На этот раз маршрут прогулки выбрала она, но сделала вид, что они случайно пошли в этом направлении. Эрлинг прочел название улицы: Пилестредет; впрочем, вскоре он уже не понимал, где они идут, и не смотрел на таблички. Они вышли куда-то, где было много садов и на улице росли деревья. Гюльнаре вздохнула с облегчением:

— Здесь я не боюсь никого встретить, — призналась она. — Мне ведь не разрешают так гулять.

— Я плохо знаю город, — сказал Эрлинг. — Хорошо, что ты сама выбрала, куда нам пойти. Бывает, я с трудом нахожу дорогу, когда меня посылают с поручением, но постепенно я знакомлюсь с городом. Между прочим, мне следовало сегодня работать еще два часа, но я попросил, чтобы меня отпустили пораньше.

Гюльнаре не поднимала глаз от земли.

— Хорошо, что тебя отпустили. Было бы жаль… — Ей захотелось показать, что и она тоже постаралась ради их встречи. — Я сказала маме неправду. Поэтому мне сегодня можно вернуться домой попозже.

Эрлинг с волнением спросил, долго ли она сможет гулять.

— Примерно до половины одиннадцатого, — дрогнувшим голосом сказала она. — Но я могу вернуться и раньше, если ты не сможешь гулять так долго.

Они шли по неровной дороге вдоль живой изгороди. За ней виднелось низкое деревянное строение. Посредине длинной стены была высокая дверь с изображенным на ней пьедесталом и голубем, голубь был большой и толстый. В клюве он держал оливковую ветвь, под ним было изображено гнездо, свитое из пальмовых листьев, и в нем несколько облезлых куропаток. Раскрыв клювы, куропатки тянулись к пальмовой ветви. По обе стороны двери полуметровыми буквами были сделаны две одинаковые надписи, либо для симметрии, либо ради того, чтобы укрепить в каменщике чувство уважения к себе: Пол X. Туресен Bum, надгробные плиты.

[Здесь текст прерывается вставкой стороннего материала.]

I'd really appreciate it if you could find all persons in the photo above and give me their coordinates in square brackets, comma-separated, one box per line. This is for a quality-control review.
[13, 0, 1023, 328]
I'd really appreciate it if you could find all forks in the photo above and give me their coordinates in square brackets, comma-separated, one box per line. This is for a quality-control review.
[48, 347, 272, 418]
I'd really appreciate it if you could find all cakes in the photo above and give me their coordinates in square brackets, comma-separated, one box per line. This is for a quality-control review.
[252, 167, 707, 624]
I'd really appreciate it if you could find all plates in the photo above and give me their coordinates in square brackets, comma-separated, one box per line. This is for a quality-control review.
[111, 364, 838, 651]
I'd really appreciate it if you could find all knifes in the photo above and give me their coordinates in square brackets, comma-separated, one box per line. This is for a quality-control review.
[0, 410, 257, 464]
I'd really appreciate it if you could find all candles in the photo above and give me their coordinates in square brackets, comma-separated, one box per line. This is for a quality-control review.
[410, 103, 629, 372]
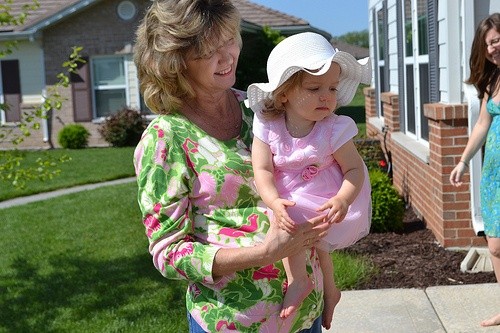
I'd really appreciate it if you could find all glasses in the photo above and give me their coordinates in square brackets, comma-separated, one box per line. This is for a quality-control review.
[486, 36, 500, 48]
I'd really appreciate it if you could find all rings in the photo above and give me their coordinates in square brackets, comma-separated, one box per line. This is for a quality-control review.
[307, 240, 310, 245]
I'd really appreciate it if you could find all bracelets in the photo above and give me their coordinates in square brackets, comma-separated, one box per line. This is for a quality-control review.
[459, 160, 469, 167]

Эрлинг и Гюльнаре познакомились поближе с шедевром на двери и безоговорочно одобрили его, как часто безоговорочно одобряют то или другое очень молодые люди. Эрлинга заботила более практическая мысль: найти укромное место, где бы они могли посидеть, поговорить, а может, и подержаться за руки. Там, за изгородью, было много подходящих мест. Дом был заперт, и его неприступный вид свидетельствовал о том, что в нем никого нет. Эрлинг обладал врожденным чутьем, которое пригодилось бы ему, реши он стать квартирным вором. Если он не был слишком погружен в свои мысли, он всегда безошибочно определял, есть ли люди в том или другом доме, мимо которого он проходил. Но воровство никогда не привлекало его. Здесь же была мастерская, и определить, что в ней никого нет, было проще простого. В черном полированном гранитном надгробии отражалось солнце, такое ослепительное, что на него было больно смотреть. От ярких красок непонятной дверной символики тоже резало глаза. На дереве пел зяблик. Остатки гнилого забора прислонились к живой изгороди, как потемневший скелет.

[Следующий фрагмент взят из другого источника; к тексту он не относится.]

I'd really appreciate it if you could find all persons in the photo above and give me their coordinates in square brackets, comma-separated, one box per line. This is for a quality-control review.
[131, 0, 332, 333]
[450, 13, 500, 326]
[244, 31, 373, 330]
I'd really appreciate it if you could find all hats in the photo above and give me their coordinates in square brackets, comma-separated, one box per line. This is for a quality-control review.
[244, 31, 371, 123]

— Давай зайдем и выберем себе могильные плиты, — предложил Эрлинг. Чувство юмора вернулось к нему.

Гюльнаре колебалась. Разве такое вторжение законно?

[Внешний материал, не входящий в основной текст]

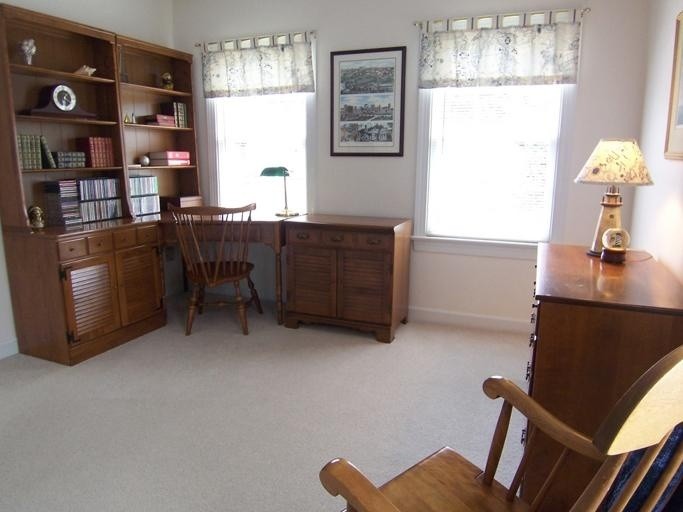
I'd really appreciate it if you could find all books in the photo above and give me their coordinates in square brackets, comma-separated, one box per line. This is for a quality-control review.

— Мы же не можем украсть надгробную плиту, — уверенно заявил он. — И потом, тут нет калитки. Если придет хозяин, он просто поздоровается с нами, а в худшем случае попросит нас покинуть его владения. Он вынужден хорошо относиться к своим будущим клиентам, — закруглил Эрлинг свою мысль, но его остроумие не было оценено по достоинству. Он даже растерялся. Или Гюльнаре не понимает шуток, или просто никогда их не слышала. Вот досада, ведь он так удачно сострил, вдохновленный обстоятельствами!